В этой характеристике выразилось, строго говоря, одностороннее представление о тютчевском творчестве, ибо поэт в течение долгого времени пребывал «в пределах» человеческой действительности; надо думать, для полноты творческого свершения и Тютчеву, и Достоевскому были необходимы, так сказать, обе системы отсчета — и человеческое, и «внечеловеческое». Но в высшей степени естественно, что поэтическое прощание Тютчева с Овстугом было вместе с тем и возвратом к космическому мировосприятию: круг его творческого и человеческого бытия завершался здесь с глубокой истинностью.
Тютчев всецело смыкает индивидуальное и вселенское, космическое; ведь во «всепоглощающей и миротворной бездне» должно раствориться его личное бытие, он сам как есть. Это созданное на пороге смерти стихотворение убеждает, что космизм в поэзии Тютчева не являл собой «образно-стилистический прием», как это свойственно подавляющему большинству претендующих на космический размах стихов. Тот же П. А. Флоренский выразительно сказал о величии тютчевского космизма:
«Пусты обычные в подобных случаях интеллигентские разговоры об одушевлении природы как об «олицетворениях», как о поэтических персонификациях… Народная поэзия, поэзия древности пользовалась такими олицетворениями вовсе не как прикрасами или приправами стиля, но вполне просто и деловито говорила то самое, что хотела сказать… В поэзии новой эти олицетворения опираются на рудиментарные чувствования, живущие в полусознательной глубине духа, еще не растленной отвлеченным миропониманием; в минуты вдохновения поэта эти глубинные слои духовной жизни прорываются… и внятным языком поэт говорит нам о невнятной для нас жизни… Так у подлинного поэта.

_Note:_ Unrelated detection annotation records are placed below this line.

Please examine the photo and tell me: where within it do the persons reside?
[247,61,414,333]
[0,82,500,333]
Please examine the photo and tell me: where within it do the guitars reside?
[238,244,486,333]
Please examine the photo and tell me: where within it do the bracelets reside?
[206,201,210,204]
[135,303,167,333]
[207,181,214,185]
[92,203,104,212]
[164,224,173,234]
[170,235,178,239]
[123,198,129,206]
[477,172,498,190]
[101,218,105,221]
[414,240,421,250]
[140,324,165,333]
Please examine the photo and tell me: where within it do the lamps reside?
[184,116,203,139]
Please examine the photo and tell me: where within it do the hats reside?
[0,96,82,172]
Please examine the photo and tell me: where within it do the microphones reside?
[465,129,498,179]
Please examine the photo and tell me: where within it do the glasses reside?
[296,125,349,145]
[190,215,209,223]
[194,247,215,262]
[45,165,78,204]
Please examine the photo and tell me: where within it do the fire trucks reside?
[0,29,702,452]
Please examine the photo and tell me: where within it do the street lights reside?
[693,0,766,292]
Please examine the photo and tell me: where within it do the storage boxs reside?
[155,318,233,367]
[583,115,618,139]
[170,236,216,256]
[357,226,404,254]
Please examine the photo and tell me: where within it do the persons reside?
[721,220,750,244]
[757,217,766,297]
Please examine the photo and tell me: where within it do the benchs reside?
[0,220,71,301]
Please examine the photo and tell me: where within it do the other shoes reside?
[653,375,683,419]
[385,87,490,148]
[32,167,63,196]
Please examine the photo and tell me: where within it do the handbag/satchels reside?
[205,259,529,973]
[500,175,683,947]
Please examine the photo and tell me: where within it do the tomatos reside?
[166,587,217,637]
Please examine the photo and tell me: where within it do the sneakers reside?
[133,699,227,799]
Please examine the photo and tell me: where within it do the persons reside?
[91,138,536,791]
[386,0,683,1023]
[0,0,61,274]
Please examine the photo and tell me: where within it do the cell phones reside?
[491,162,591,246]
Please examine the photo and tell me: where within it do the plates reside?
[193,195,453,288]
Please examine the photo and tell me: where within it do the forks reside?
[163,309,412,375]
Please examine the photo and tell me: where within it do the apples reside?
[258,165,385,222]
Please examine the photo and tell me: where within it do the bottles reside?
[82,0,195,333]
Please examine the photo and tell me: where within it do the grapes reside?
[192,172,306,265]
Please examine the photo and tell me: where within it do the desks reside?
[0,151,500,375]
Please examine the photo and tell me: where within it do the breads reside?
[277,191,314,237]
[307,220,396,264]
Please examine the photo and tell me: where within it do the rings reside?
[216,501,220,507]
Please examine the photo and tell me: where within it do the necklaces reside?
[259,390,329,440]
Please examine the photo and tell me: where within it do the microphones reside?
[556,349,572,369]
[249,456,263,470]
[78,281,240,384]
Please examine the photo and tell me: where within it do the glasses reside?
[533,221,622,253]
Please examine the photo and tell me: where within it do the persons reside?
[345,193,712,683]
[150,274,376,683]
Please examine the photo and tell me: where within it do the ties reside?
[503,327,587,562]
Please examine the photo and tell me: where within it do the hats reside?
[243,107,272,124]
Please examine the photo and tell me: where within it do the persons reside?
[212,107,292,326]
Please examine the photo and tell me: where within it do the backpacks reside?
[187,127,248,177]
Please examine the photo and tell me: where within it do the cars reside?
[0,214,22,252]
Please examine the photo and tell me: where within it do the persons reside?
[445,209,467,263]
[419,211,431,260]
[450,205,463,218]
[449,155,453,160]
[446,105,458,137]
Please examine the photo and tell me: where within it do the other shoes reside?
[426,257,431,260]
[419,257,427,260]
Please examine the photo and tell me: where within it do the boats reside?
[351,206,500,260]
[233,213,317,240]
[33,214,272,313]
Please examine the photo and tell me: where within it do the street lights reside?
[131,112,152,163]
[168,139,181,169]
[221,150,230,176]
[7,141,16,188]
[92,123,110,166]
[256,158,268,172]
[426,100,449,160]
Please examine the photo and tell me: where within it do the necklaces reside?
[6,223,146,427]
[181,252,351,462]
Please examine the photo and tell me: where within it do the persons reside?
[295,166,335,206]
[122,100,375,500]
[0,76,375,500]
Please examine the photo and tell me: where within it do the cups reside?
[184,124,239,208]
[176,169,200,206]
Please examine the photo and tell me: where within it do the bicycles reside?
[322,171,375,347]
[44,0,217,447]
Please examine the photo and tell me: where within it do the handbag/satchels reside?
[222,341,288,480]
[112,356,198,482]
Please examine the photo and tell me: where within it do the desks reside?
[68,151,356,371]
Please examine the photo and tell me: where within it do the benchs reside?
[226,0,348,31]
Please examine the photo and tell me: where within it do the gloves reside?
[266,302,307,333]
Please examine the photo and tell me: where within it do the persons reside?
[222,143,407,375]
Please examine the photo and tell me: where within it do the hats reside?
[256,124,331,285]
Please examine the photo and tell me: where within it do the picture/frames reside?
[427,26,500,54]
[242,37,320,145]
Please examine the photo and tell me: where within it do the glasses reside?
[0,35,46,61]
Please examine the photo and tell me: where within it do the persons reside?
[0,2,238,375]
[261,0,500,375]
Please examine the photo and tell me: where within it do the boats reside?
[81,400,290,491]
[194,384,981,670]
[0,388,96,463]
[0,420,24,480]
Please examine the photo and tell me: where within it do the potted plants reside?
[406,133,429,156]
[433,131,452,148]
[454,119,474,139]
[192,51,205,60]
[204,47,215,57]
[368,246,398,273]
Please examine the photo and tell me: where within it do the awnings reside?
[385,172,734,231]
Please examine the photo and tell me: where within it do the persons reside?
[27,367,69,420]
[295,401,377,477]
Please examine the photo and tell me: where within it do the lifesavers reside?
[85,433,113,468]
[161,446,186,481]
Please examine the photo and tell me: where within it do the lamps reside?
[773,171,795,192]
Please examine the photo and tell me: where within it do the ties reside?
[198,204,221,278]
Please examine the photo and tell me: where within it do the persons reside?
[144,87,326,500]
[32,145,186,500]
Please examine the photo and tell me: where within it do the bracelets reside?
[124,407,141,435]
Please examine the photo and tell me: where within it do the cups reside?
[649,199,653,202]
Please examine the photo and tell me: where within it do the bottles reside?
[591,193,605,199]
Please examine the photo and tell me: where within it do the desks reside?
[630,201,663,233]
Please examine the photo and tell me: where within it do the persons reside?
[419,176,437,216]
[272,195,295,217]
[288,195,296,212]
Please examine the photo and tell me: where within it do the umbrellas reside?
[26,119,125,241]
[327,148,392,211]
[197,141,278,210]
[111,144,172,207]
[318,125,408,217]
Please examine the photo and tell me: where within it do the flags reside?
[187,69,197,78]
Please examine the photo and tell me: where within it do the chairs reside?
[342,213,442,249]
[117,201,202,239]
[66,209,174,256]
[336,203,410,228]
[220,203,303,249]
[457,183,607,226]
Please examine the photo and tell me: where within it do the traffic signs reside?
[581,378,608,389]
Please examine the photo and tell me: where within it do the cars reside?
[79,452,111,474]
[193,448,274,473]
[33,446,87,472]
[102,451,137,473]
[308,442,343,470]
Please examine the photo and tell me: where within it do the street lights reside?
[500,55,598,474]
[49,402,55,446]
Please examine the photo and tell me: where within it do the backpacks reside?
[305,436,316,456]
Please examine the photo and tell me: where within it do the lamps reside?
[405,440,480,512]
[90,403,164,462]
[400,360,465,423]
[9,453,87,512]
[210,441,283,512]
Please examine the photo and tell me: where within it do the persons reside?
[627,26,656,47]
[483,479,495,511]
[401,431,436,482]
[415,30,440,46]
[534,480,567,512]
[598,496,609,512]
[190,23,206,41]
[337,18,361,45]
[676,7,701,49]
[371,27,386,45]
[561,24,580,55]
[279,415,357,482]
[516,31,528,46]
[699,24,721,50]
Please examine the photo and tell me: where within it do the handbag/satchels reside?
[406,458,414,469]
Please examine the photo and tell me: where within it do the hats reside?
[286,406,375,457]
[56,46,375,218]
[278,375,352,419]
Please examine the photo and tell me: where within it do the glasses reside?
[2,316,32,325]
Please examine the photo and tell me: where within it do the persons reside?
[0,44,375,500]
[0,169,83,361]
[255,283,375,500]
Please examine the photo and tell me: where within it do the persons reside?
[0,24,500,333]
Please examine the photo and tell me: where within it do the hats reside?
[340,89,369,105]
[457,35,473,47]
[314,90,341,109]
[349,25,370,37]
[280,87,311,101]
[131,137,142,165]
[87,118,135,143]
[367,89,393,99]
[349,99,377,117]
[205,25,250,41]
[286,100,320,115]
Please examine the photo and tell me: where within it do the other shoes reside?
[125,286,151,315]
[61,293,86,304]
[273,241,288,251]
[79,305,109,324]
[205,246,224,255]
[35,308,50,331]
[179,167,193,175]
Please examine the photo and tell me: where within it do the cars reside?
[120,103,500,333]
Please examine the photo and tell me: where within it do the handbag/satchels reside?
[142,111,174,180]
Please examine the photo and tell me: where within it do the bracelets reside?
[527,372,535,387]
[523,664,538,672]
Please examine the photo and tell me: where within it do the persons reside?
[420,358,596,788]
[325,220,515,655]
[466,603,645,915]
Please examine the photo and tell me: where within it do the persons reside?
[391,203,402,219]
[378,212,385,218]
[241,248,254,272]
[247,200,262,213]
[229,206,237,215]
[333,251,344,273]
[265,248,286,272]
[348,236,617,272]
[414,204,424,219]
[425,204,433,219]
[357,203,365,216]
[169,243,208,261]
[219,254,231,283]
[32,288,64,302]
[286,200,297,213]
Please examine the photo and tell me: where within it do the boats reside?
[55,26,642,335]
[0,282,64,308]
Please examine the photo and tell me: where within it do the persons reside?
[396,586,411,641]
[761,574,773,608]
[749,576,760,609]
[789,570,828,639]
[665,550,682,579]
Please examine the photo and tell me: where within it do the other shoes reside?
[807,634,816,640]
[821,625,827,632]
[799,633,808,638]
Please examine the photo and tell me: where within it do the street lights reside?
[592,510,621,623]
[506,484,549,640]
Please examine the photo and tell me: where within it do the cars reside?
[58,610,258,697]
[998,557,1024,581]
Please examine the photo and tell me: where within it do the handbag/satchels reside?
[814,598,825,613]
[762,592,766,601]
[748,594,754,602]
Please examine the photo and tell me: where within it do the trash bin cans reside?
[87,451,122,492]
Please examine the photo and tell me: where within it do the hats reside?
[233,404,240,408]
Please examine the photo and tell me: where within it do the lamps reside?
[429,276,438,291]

Конечно, наряду с этим возможна и риторика как механическое заимствование оборотов чужой речи, заслуживших себе признание. Но ведь такая риторика и расценивается нами как бездушная фальшивость: воровство возможно только потому, что есть собственность, подделка — под подлинник, компиляция — из оригинала. И мы различаем и то, и другое. Самая способность этого различения является реактивом на все еще живущую в каждом из нас. из читателей, жизнь со всей природой… Пора, наконец, понять, — заключает П. А. Флоренский, — что похвала Тютчеву не есть слово, ни к чему не обязывающее, а, будучи сказано искренне, оно подразумевает неисчислимые, мирового порядка, последствия».
И в самом деле: искреннее восхищение поэзией Тютчева должно пробудить в каждом из нас убежденность в том, что мое личное бытие имеет самое прямое, непосредственное отношение к вселенскому, космическому бытию, что я не имею права забывать об этом и призван мерить мою жизнь именно такой мерой…
Когда-то юный Тютчев именно в Овстуге впервые — и потому с недостижимой уже позднее силой и потрясенностью — увидел «небесный свод, горящий славой звездной», — как он сказал в пору первой своей творческой зрелости, около 1830 года. Тогда, в начале поэтической жизни, он представляет себе долгий путь, на котором
…мы плывем, пылающею безднойСо всех сторон окружены.
В конце же пути, через сорок с лишним лет, он скажет в Овстуге о «всепоглощающей и миротворной бездне» Вселенной.